9. The system of claim 8, wherein the security monitoring system maintains a record of instances of entrance to and movement within the enclosure during the grow cycle.

10. The system of claim 1, wherein the operation of the control unit can be remotely monitored and controlled.

11. The system of claim 1, wherein the enclosure and control unit are configured to be readily relocatable without substantial disassembly.

12. A method for growing a plurality of controlled plants, comprising:

providing a securable enclosure;

said enclosure having a lighting system, an environmental control system, and an irrigation system;

providing a control unit positioned outside of the enclosure;

positioning one of a plurality of plant seeds or a plurality of plant seedlings inside the enclosure;

securing the enclosure; and

conducting a grow cycle that is facilitated by operating the control unit to control the lighting system, environmental control system and the irrigation system.

13. The method of claim 12, wherein the environmental control system includes an air filtration system.

14. The system of claim 13, wherein the air filtration system utilizes at least one three stage filter and is effective to regulate at least one of dust, mold, pollen, insects and chemical pollutants during the step of conducting the grow cycle.

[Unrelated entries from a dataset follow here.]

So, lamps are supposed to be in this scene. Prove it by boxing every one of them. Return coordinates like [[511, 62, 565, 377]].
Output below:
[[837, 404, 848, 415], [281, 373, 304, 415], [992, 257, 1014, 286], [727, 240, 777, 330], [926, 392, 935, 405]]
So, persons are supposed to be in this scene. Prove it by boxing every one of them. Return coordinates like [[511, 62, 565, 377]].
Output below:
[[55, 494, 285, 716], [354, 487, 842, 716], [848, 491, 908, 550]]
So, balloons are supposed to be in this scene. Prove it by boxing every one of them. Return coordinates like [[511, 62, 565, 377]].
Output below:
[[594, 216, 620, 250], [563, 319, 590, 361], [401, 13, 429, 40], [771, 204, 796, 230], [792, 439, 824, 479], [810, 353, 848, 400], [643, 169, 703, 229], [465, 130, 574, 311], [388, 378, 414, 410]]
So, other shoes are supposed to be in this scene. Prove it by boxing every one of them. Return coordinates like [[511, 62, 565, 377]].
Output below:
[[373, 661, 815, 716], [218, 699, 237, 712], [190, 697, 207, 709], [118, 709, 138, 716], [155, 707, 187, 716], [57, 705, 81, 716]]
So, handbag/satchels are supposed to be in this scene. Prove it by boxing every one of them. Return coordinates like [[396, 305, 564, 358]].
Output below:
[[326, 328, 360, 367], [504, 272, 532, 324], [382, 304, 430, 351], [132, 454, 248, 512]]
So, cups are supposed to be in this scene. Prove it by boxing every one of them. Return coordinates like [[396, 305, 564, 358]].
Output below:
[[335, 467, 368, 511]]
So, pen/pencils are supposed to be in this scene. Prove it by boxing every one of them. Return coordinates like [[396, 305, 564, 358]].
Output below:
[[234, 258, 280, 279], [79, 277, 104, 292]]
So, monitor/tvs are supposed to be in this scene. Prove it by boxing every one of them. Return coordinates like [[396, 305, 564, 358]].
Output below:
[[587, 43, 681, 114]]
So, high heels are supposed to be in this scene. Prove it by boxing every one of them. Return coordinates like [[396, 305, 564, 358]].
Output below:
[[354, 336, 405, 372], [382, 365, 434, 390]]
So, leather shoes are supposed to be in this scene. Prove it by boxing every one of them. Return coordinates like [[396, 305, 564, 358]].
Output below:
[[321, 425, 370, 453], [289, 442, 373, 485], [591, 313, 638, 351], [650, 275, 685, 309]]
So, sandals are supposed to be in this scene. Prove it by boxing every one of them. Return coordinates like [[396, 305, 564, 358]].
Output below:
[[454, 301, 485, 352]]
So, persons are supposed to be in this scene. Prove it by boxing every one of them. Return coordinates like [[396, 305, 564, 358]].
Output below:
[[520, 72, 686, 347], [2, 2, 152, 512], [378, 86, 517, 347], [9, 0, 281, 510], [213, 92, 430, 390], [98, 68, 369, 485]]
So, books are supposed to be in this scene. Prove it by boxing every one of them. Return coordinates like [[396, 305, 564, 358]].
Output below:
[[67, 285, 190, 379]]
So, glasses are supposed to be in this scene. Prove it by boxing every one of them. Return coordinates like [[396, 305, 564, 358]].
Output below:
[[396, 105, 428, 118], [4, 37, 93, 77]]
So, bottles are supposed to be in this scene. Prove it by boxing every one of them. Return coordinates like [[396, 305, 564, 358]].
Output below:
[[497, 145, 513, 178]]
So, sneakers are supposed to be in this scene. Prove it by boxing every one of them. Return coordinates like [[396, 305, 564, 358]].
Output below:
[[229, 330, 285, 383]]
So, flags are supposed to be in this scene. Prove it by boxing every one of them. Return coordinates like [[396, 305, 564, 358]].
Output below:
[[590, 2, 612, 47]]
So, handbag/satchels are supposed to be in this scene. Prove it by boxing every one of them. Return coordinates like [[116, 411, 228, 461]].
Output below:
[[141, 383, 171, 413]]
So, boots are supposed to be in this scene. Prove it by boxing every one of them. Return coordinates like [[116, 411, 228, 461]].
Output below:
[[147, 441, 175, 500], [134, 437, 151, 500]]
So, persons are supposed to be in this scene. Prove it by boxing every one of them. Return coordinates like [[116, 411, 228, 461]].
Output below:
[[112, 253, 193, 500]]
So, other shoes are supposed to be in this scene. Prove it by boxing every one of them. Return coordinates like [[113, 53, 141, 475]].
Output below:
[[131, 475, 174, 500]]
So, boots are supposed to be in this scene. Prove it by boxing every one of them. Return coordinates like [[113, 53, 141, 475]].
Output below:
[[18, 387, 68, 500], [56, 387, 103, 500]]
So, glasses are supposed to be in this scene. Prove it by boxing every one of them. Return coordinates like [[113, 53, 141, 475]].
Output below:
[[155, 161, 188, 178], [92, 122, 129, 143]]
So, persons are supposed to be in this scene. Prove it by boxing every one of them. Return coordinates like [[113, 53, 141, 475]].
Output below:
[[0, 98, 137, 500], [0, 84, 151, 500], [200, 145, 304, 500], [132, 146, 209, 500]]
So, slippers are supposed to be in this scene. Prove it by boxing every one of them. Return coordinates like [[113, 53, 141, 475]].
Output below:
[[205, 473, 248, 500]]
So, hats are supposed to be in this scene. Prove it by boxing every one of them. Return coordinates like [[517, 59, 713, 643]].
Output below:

15. The system of claim 13, wherein the environmental control system includes a humidity control system effective to regulate a humidity level in the enclosure.

16. The system of claim 11, further comprising a security monitoring subsystem that monitors at least one security condition related to the enclosure during the grow cycle.

17. The system of claim 11, wherein the step of conducting the grow cycle is automatically controlled by the control unit.

18. A growing system, comprising:

a readily relocatable enclosure having an entrance that is securable;

the enclosure having integrated with it a lighting system, an air filtration system, a humidity control system, an irrigation system and a security system;

a control unit external to the enclosure configured to control the lighting system, air filtration system, humidity control system, irrigation system and security system, whereby a grow cycle of a plurality of plants is facilitated within the enclosure.

19. The system of claim 18, wherein the control unit is configured to be remotely managed.

20. The system of claim 18, wherein the relocatable enclosure is configured so that it can be relocated without removal of the lighting system, air filtration system and irrigation system.